On a day when Chicago began to emerge from the long shadow of the Shakman federal-clout-monitoring decree, the most-read story at the Trib's site was that… Rahm Emanuel yelled at someone. You'd think it would be filed under sports and weather on the 8s, but at least it's charmingly European:

"What I know for a fact is that (Emanuel) gave the ambassador some words, 'a dressing down', with respect to this," Wetland said, according to The Local. "The word 'fawning' was used."

The word 'fawning' was used. [Monocle drops to the floor.]

"This," not incidentally, refers to the inexplicable awarding of the Nobel peace prize to Barack Obama a couple weeks into his presidency. So not only was the messenger not particularly notable, the message was sensible. But there's an inexhaustible appetite for stories of Rahm dressing people down, usually with more pungent words.

It's a bit perplexing, but in a widely discussed editorial by the Trib's Kristen McQueary, she may have put her finger on it:

Many of us will take an ass-kicker who gets results over a cautious consensus-builder any day of the week.

That's why Chicago voters picked Rahm Emanuel for mayor in 2011. They liked his rascally persona: the dead fish delivered to a pollster who disappointed him, the shower confrontation with an uncooperative member of Congress, the reported, "Take your (expletive) tampon out and tell me what you have to say" to a male White House staffer who wasn't on point.

The strutting. The finger-pointing. The swearing. Come on. We loved it.

McQueary is frustrated that the rascally ass-kicker has turned out to be an incrementalist at heart, and she's apparently not the only person dissatisfied with his performance.

But ass-kicking and swearing is a tool, not an ideology or a platform. You can kick an infinite amount of ass in the service of an incremental agenda. You can, in fact, kick ass in order to build a politically cautious consensus.

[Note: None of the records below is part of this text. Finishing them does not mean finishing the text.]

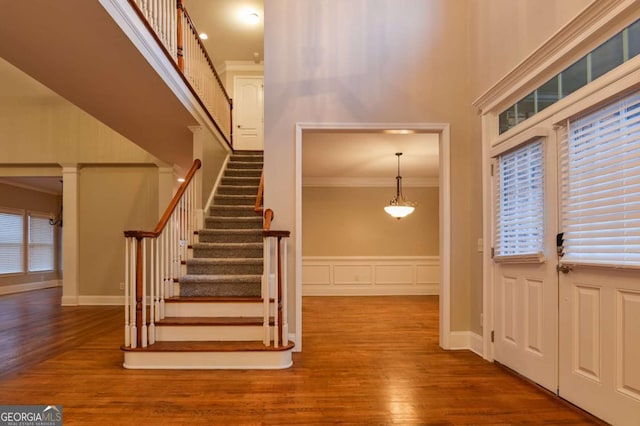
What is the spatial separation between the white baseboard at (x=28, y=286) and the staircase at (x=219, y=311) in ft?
20.9

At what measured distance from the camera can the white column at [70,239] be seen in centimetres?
637

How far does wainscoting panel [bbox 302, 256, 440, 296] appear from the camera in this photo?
25.9 ft

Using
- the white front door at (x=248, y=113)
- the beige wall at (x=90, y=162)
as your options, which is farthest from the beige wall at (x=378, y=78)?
the white front door at (x=248, y=113)

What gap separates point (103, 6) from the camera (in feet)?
8.14

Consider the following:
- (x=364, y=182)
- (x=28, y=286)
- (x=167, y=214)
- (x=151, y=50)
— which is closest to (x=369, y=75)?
(x=151, y=50)

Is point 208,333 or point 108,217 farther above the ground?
point 108,217

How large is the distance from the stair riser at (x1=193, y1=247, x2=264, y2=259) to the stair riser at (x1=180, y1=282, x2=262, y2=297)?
61 cm

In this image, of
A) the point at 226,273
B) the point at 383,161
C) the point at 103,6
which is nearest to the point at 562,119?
the point at 103,6

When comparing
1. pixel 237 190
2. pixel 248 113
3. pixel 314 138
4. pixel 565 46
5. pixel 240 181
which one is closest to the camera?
pixel 565 46

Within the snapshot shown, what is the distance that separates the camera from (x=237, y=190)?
594 centimetres

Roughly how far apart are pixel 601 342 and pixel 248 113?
7.55 m

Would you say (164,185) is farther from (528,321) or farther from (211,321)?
(528,321)

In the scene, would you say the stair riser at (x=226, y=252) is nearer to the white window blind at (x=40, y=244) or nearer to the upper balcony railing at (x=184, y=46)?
the upper balcony railing at (x=184, y=46)

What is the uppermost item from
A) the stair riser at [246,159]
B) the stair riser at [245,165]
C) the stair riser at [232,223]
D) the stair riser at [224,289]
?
the stair riser at [246,159]
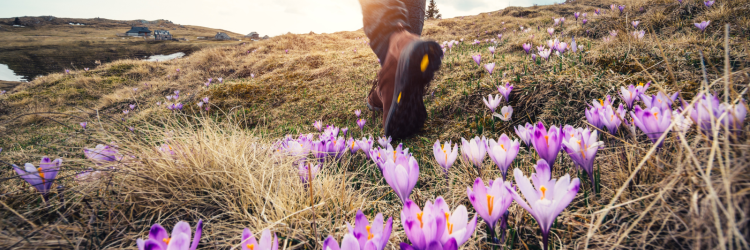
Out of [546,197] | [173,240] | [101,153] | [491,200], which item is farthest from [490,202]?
[101,153]


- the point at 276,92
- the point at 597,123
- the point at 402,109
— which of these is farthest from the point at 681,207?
the point at 276,92

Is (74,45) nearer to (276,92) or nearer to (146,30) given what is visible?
(146,30)

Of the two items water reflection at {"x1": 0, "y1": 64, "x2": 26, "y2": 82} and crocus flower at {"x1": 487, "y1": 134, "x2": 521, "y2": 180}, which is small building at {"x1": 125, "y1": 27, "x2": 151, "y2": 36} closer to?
water reflection at {"x1": 0, "y1": 64, "x2": 26, "y2": 82}

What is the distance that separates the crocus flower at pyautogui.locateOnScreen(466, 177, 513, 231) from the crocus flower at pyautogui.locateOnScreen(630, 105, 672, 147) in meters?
0.56

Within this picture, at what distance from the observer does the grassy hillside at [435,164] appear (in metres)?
0.73

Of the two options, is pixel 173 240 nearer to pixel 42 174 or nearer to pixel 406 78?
pixel 42 174

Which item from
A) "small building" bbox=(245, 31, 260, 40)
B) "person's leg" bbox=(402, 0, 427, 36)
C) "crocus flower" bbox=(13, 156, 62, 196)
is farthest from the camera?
"small building" bbox=(245, 31, 260, 40)

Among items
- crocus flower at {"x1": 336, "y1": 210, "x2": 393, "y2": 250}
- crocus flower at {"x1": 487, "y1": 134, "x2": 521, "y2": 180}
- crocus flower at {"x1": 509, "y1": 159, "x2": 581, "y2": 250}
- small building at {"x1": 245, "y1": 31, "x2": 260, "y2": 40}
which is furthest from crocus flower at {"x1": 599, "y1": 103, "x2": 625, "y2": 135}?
small building at {"x1": 245, "y1": 31, "x2": 260, "y2": 40}

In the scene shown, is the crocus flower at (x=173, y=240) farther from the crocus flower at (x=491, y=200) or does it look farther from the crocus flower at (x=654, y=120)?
the crocus flower at (x=654, y=120)

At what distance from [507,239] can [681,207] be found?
0.41 meters

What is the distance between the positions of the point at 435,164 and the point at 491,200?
98 cm

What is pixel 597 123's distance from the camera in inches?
52.0

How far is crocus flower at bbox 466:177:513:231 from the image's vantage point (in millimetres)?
792

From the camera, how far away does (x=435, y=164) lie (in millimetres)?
1803
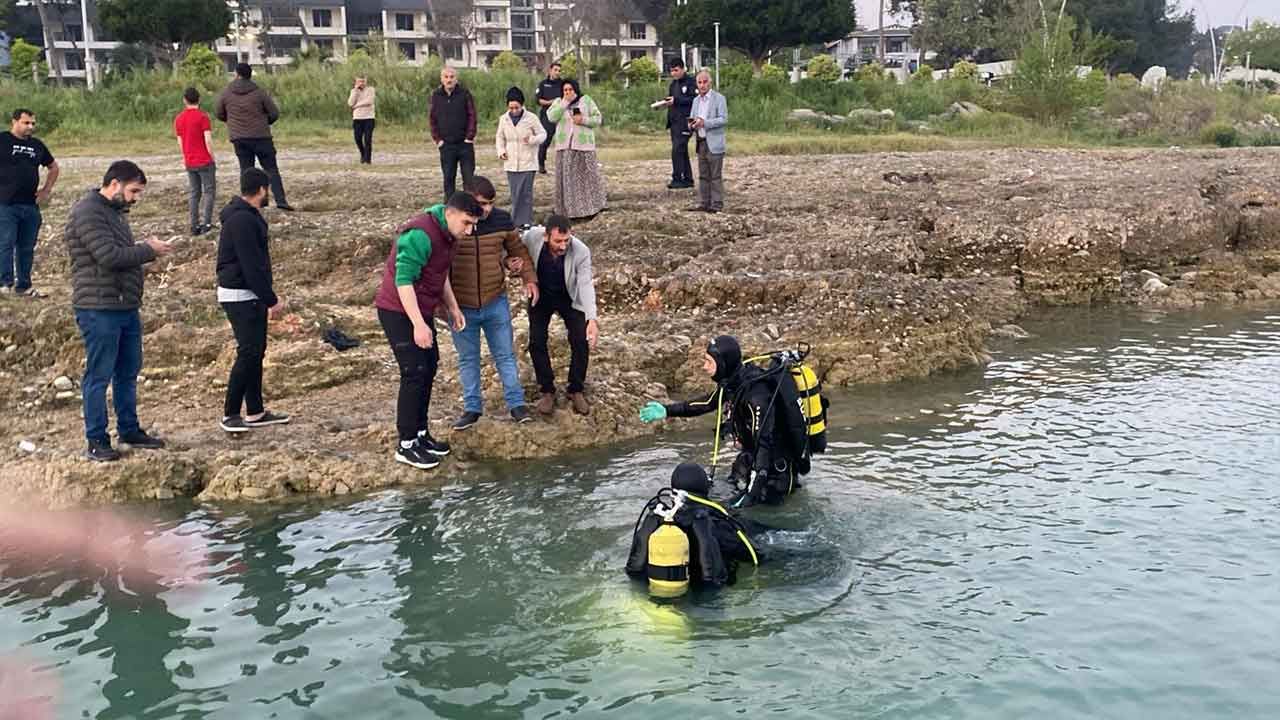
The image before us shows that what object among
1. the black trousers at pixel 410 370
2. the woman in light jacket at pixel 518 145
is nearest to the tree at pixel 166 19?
the woman in light jacket at pixel 518 145

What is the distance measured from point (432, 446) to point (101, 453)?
238 centimetres

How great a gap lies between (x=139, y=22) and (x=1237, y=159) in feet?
122

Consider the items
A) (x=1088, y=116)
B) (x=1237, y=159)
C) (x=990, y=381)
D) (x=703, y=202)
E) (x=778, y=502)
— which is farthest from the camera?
(x=1088, y=116)

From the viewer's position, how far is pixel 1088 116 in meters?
31.8

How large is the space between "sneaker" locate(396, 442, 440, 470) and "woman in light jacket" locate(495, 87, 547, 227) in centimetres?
554

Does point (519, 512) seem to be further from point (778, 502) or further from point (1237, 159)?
point (1237, 159)

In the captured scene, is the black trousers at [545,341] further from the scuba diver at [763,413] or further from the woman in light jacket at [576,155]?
the woman in light jacket at [576,155]

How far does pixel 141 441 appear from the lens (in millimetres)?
8453

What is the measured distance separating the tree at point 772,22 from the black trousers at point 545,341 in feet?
122

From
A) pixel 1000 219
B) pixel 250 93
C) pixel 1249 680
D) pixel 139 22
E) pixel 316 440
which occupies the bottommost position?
pixel 1249 680

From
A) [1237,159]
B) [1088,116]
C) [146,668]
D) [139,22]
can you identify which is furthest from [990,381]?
[139,22]

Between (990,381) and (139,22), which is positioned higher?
(139,22)

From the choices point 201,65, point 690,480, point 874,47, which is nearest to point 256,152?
point 690,480

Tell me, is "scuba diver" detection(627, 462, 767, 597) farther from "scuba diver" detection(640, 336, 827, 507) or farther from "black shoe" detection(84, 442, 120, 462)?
"black shoe" detection(84, 442, 120, 462)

And Rahm Emanuel has a very long history of doing just that.

Nor do you have to go back very far. When Rahm and his brother Zeke were both drafted into the creation of Obama's nascent health-care initiative, Rahm was trying to rein in its scope. Even if you think the Affordable Care Act is a frustrating political compromise between universal care and the for-profit health industry, what Rahm wanted was narrower still (but politically much more saleable):

Back at the White House, a debate over whether to proceed with comprehensive reform was playing out one more time. Rahm Emanuel was, once again, proposing to find a quick deal on a smaller bill that would insure just kids. And he wasn’t just talking it up internally. He’d discussed the idea with members of Congress, and, in February, The Wall Street Journal published a story about it. Whether Rahm was merely exploring the option or actively shopping it, Pelosi thought all the talk of an “eensy weensy bill,” as she called it, was undermining her efforts. She told the administration she needed Rahm to cease and desist.

Around the same time, Rahm was dressing down Eric Holder, with a much more pointed f-word, in the name of cautious compromise:

“Emanuel was furious. He slammed his desk and cursed the attorney general. Holder was only repeating a position Obama had expressed during the campaign, but that was before the White House needed the backing of pro-gun Democrats from red states for their domestic agenda. The chief of staff sent word to Justice that Holder needed to ‘shut the fuck up’ on guns…”

Which echoed his strategy in pushing through the assault-weapons ban as a Clinton aide:

Rahm Emanuel, the hard-charging White House senior adviser, engineered the main strategy: shove provisions favored by conservatives (more death penalty and prisons) and those fancied by liberals (gun control and rehabilitation programs) into a single package, and the $25 billion-plus bill would have a shot of success.

Welfare reform? Emanuel moved the White House to the right to "end welfare as we know it," "rolling all over" the legendary Daniel Patrick Moynihan in the process of forging compromises with the GOP.  NAFTA "pitted friend against friend and allied the Administration with Republicans and Big Business," with Rahm as the "enforcer"—under the wing of Bill Daley.

As mayor of a city where the mayor usually gets his way, Emanuel may have less need to broker compromise than as a presidential aide facing aggressive GOP opposition, as he did under both Clinton and Obama. But politicians are the sum of their experiences, and in all of Emanuel's signature achievements in the White House, his method was to engineer ideologically frustrating but politically palatable (and viable) compromises. Sometimes, as seems to be the case with the Affordable Care Act, these plans included more compromise than was, in retrospect, necessary.

The Rahmbo stories are amusing, and the pace of his politics is undeniable. But kicking ass doesn't mean knocking people and policies head over heels—you can kick asses in order to get them to move just a bit.